This is a follow up task for the:Consumer threading refactor design

Objective

To ensure that our new Kafka consumer is robust, performant, and scalable by rigorously testing its capabilities in various scenarios, including different message sizes, numbers, consumer counts, and CPU throttling conditions.

Scope

  1. Consumption Rate

    • Varying message sizes: 100B, 1KB, 10KB, 100KB

    • Varying message numbers: 100, 1000, 10,000, 100,000

  2. CPU Throttling

    • No throttling

    • 99.99%

  3. Special Scenarios

    • Schema registry usage

    • Slow schema resolution

Performance Testing Strategy

Setup

  • Kafka Cluster: n-broker setup (do we need more than 1?)

  • Producer: Pre-configured to produce varying sizes and volumes of messages

  • Consumer: Async Consumer and the current KafkaConsumer implementation

Consumption Rate

  1. Varying Message Sizes: Measure the rate of message consumption across different message sizes.

    • Metrics: Throughput (messages/sec), Latency

    • Tools: Kafka built-in monitoring, custom logging

  2. Varying Message Numbers: Measure how well the consumer handles varying amounts of messages.

    • Metrics: Throughput, Backlog drain time

    • Tools: Kafka monitoring, custom loggingCPU Throttling

  1. No Throttling: Baseline performance metrics.

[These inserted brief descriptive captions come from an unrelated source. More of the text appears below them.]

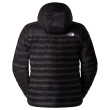 Veste homme The North Face M Terra Peak Hoodie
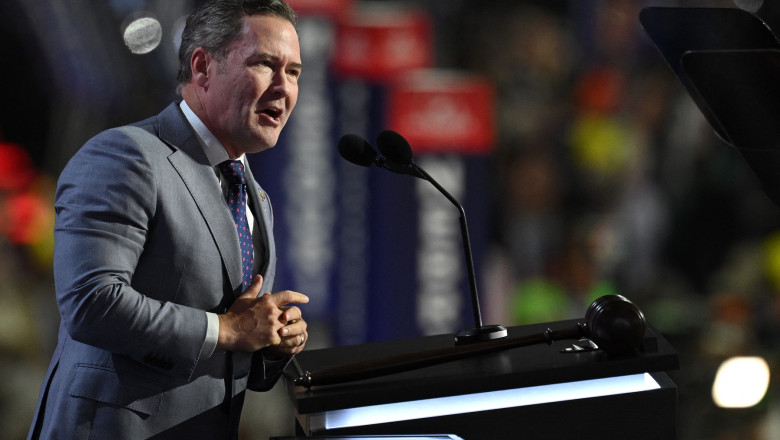 Consilierul pentru securitate nationala al lui Trump analizeaza cateva propuneri pentru a pune capat razboiului. Ce variante se discuta Imagine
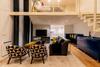 Apartamento Luxury Loft En El Centro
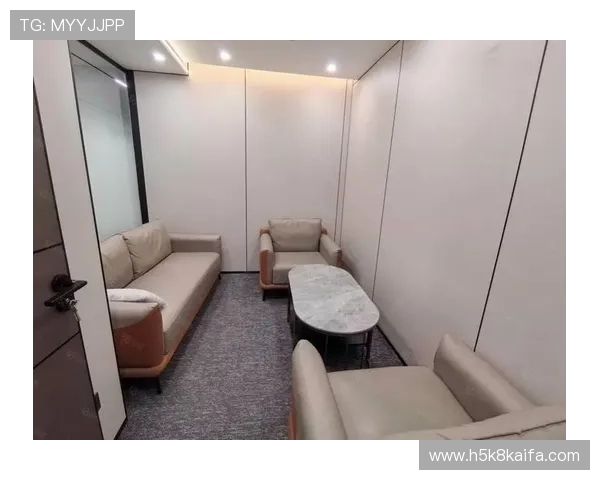 了解凯发大厦地址信息，提供交通路线和周边环境介绍方便您的出行安排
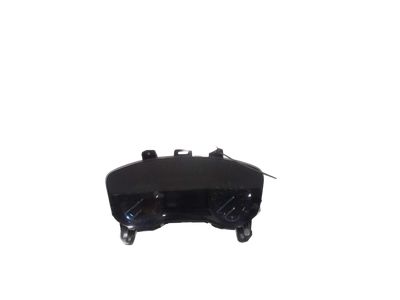 2016 Ford Expedition Speedometer - FL1Z-10849-JC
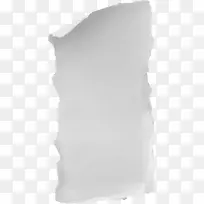 �ƾɾ�Ҷ��ɫֽ��-������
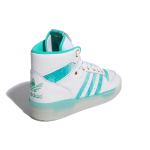 Кроссовки Adidas Originals, FV4526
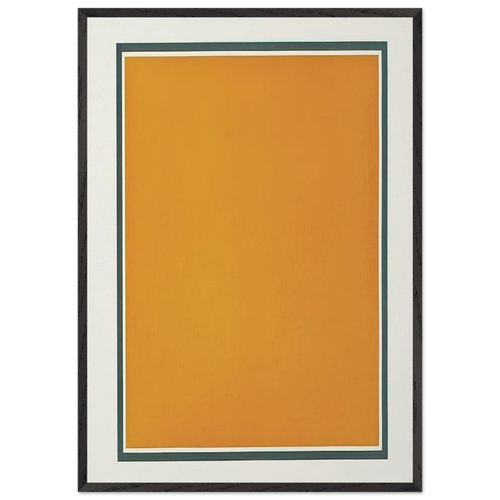 32dde055-bacf-42f9-a4b2-e06f3646a686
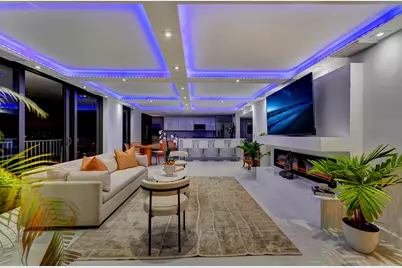 3360 S Ocean Boulevard #5 G Ii, Palm Beach, FL 33480 - Photo 29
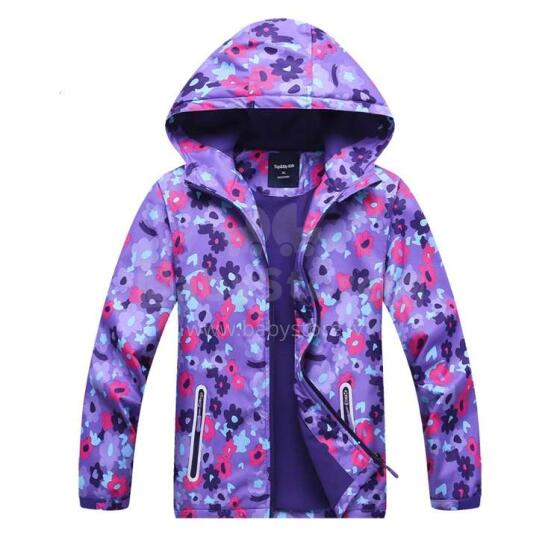 Sky Kids Waterproof Art.104591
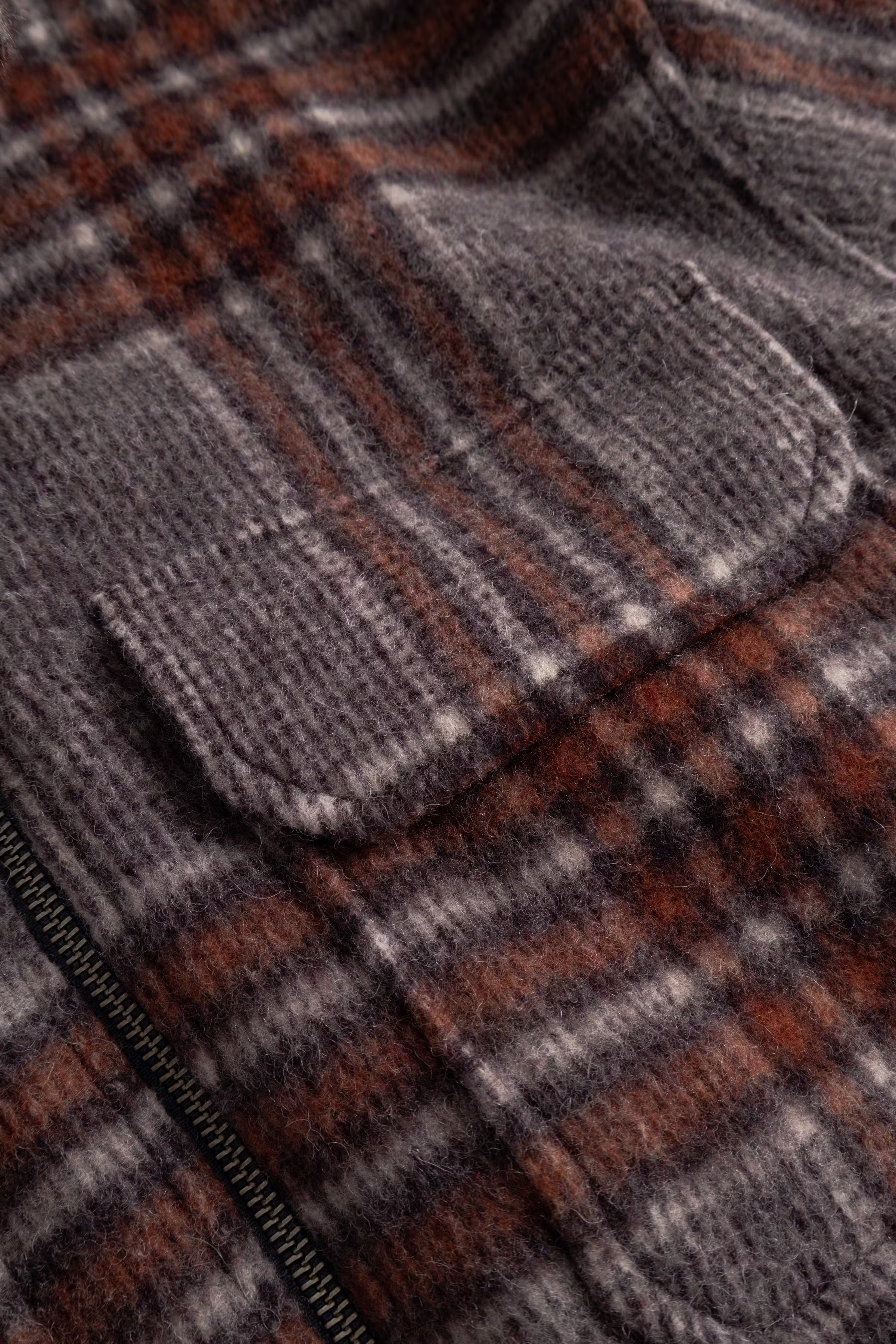 WWLam Yttertøy PACK DETAIL 30251510-304079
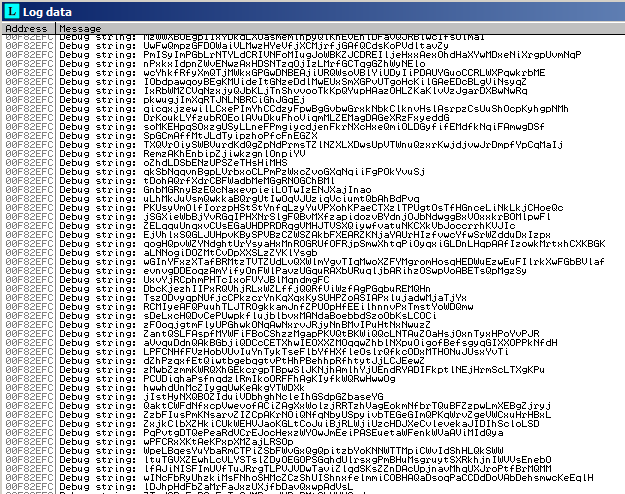 SQL如何批量修改和删除存储过程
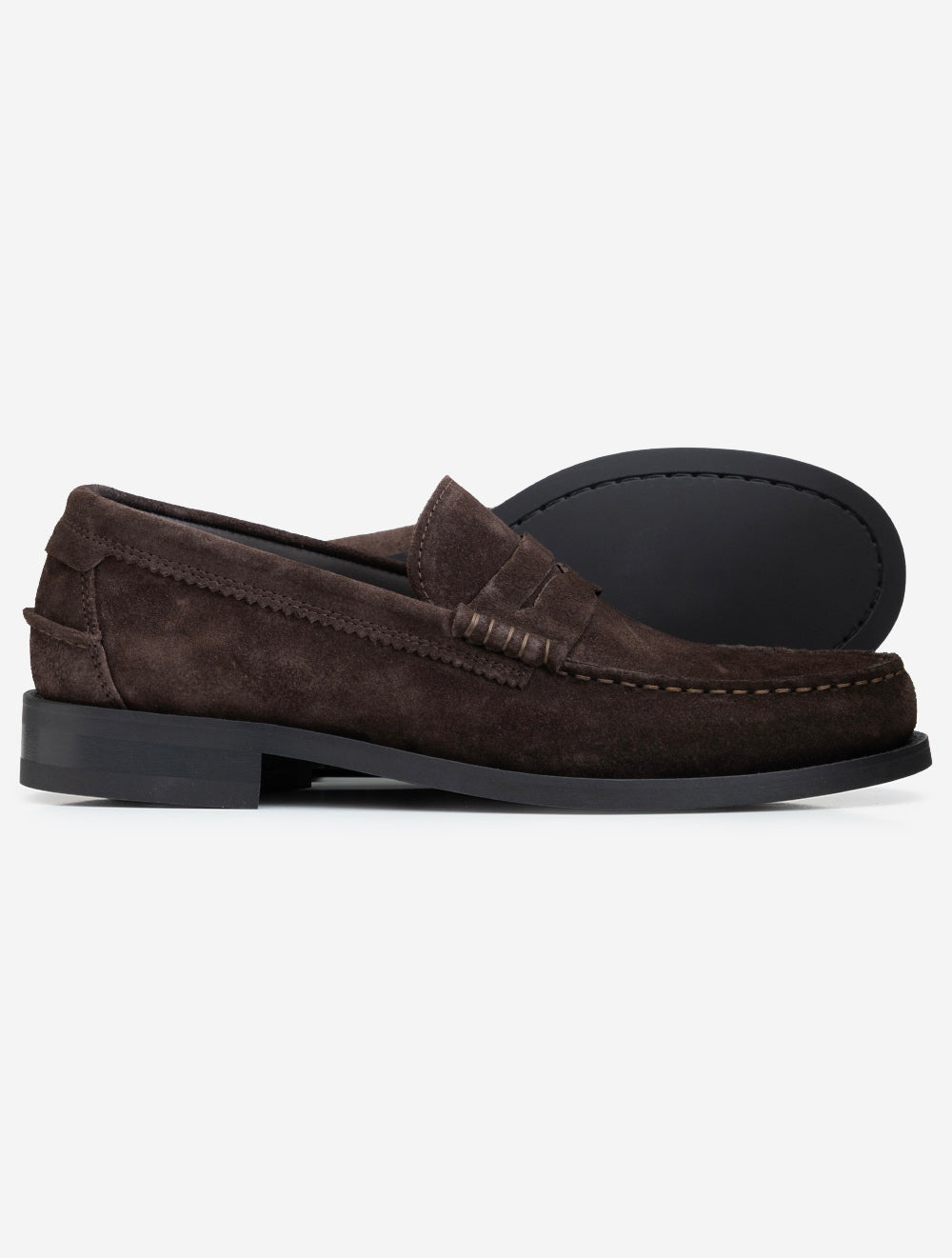 33673467 ESPR G399 E210 Gant Lenkoxx Suede Loafer — 7S8A0769.jpg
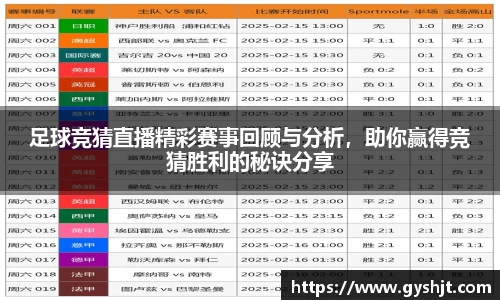 币游AG登录中心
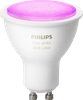 Philips Hue White and Color GU10 Losse Lamp Bluetooth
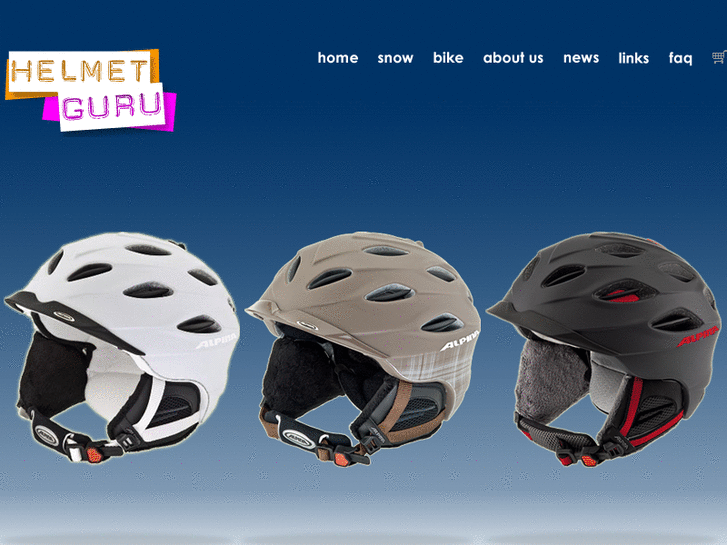 www.helmetguru.com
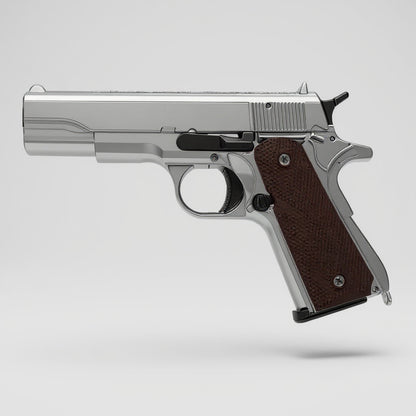 1911 1:2 Scale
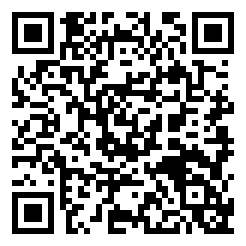 顺势智能英语教育平台下载二维码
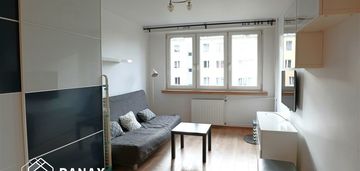 Kozłówek - 2 pokojowe z piwnicą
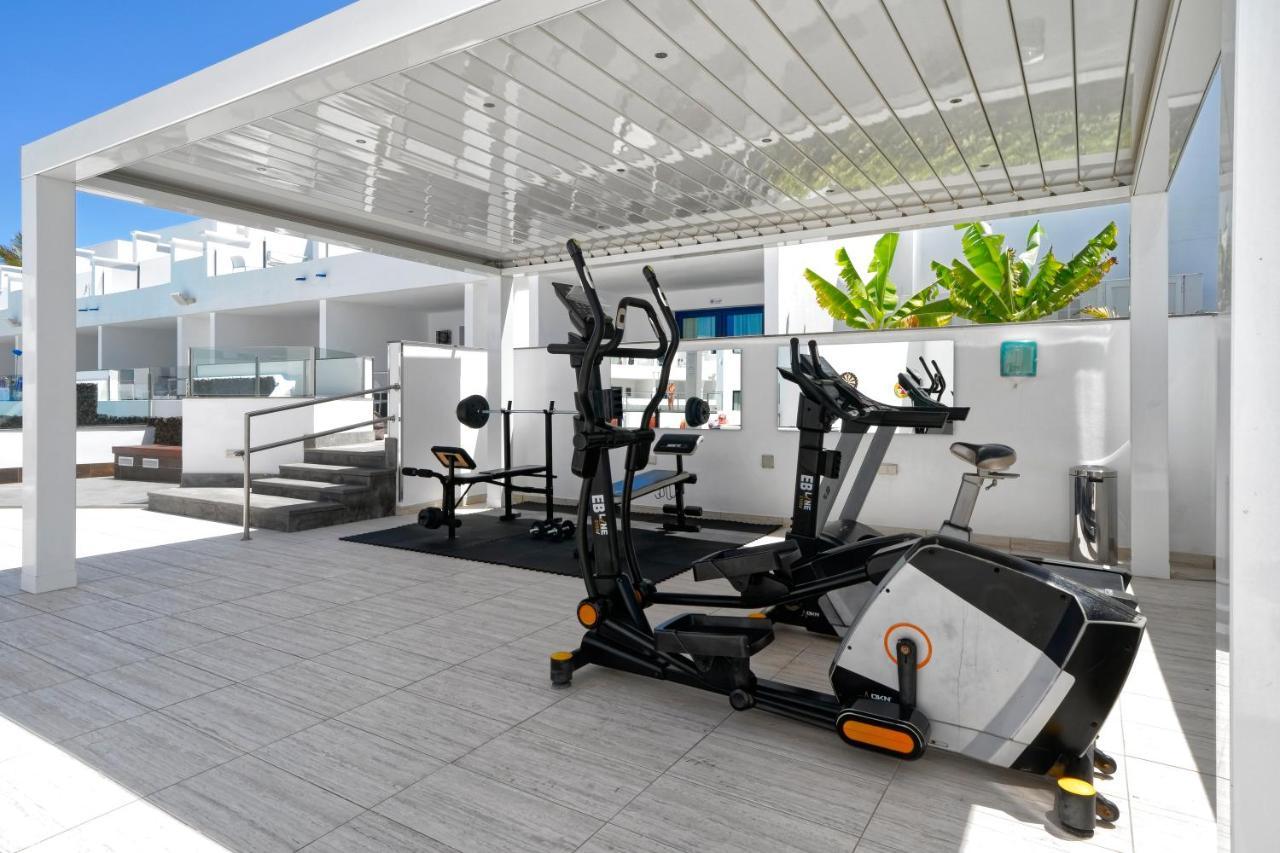 Hotel Aqua 4*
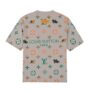 T-shirt - Image 4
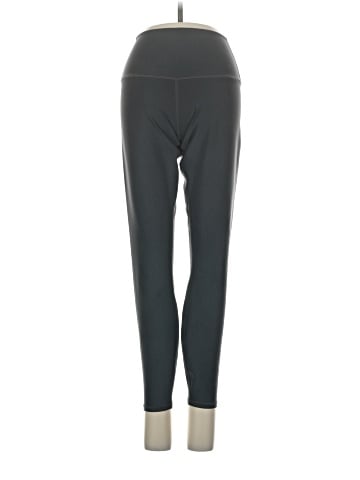 Alo Active Pants (view 1)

    • Metrics: Throughput, CPU, and Memory Usage

  2. 50% and 75% Throttling: Simulate CPU constraint scenarios.

    • Metrics: Throughput, Latency, CPU and Memory Usage

Special Scenarios

  1. High Deserialization CPU Cost: Simulate a high-CPU cost deserialization algorithm.

    • Metrics: Throughput, Latency, CPU Utilization

    • Tools: Kafka monitoring, Profiling tools

  2. Schema Registry: Measure the impact of using a schema registry for deserialization.

    • Metrics: Throughput, Latency, Schema registry lookup time

    • Tools: Kafka monitoring, Schema Registry logs

Stochastic Testing Strategy

Goal

We need to deterministically emulate all possible real-world usage of the async consumer.  Despite integration testing and unit testing cover some aspect of it, I think it is necessary for us to try to generate a large number of usage patterns and verify the consequence of these actions.  For example - offsetComit follows by consumer.subscribe should yield nothing because the consumer has not made any progress.  Consumer poll should trigger auto commit and we need to verify that the previously return data was committed to the coordinator.

The goal is to simulate a series of events in pseudo-randomly and verify the outcome of each action.  If an unexpected result is detected, we should be able to retrieve the sequence of actions so that we can debug the issue.

Components

A random action/sequence generator: We should generate the next action based on the current state of the consumer by probability.

State tracker: We record the state of the consumer and predict the consequence of the following action.

A sequence logger: The actions are logged into a sequence of events, chronologically so that we can always reproduce the actions.

Response simulator: Based on the request sent from the client, we pseudo-randomlly generate responses for a given request.  Each response can be branched into a separate consumer state for testing.